5. When did you write your first book?
JQD: My first book was released on June 10, 2014, which is my birthday!
6. What do you do when you’re not writing?
JQD: When I’m not writing, I do all kinds of things. I don’t have kids and most of my time is spent with my husband so, we just like to do whatever. Play video games, shop, travel, take naps, hang out with our dogs…pretty much whatever.
7. What does your family think of your writing?
JQD: It’s funny, most of my family hasn’t even read my books. I’m truly the only book nerd. And if they aren’t into reading, they aren’t into horror. My mother-in-law couldn’t finish the first book in the series because it was “too scary and gory”. This makes me laugh. It also makes me very, very happy. *grins mischievously*
8. What was the most surprising thing you learned in creating your books?
JQD: That it’s so hard. Writing a full-length book is not an easy feat. The most challenging part, in my opinion, is keeping track of what you’ve written already. You are working with 60+ words, multiple characters, different places, and it all has to make sense and fit together. It’s rough.
9. How many books have you written? Which is your favorite?

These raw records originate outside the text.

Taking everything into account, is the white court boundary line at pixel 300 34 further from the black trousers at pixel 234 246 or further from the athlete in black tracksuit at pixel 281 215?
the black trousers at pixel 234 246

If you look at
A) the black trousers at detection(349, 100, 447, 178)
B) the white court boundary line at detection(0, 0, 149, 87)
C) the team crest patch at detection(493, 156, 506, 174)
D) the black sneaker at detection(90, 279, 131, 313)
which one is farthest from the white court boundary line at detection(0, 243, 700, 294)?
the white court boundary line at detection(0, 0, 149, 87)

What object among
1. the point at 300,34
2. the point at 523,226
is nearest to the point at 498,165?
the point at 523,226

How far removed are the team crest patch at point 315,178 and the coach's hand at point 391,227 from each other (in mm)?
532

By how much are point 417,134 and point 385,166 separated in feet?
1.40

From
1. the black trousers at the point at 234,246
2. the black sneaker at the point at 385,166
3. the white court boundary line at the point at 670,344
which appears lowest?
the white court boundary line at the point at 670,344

JQD: I have written three books, a series. I think my favorite in the series was the second book. I felt that my writing had gotten a bit more serious and I could tell how much I had grown as a writer, and even as a horror writer. The story itself had become darker and more complex. However, the book that I’m currently writing will surpass that one. It’s already my favorite and I’m not done with the first draft!
10. Any tips/suggestions on getting started?
JQD: The hardest part about writing a book is getting started! Those first few sentences of the first chapter of that first book, or any book, are the hardest to get down on paper. But once you get past that part, the words just flow from there.
11. What do you think makes a good story?
JQD: Life experiences. Yes, artists have an imaginative nature. We have the ability to create things out of nothing. But I think when you add your own life experiences into that, it could really make for some interesting stuff. When I’m reading a book, I often wonder what’s real to the author and what’s made up.
12. As a child, what did you want to do when you grew up?
JQD: I wanted to be a teacher for a little while. But I recently found a video of myself when I was thirteen years old talking into the camera about how I was going to attend college and write a book. It’s nice to know that I’d actually achieved my dreams!
*Turning Grace and Escaping Grace are E-book Sci-Fi/Fantasy/Horror medal winners of the New Apple Book Rewards for Excellence in Independent Publishing.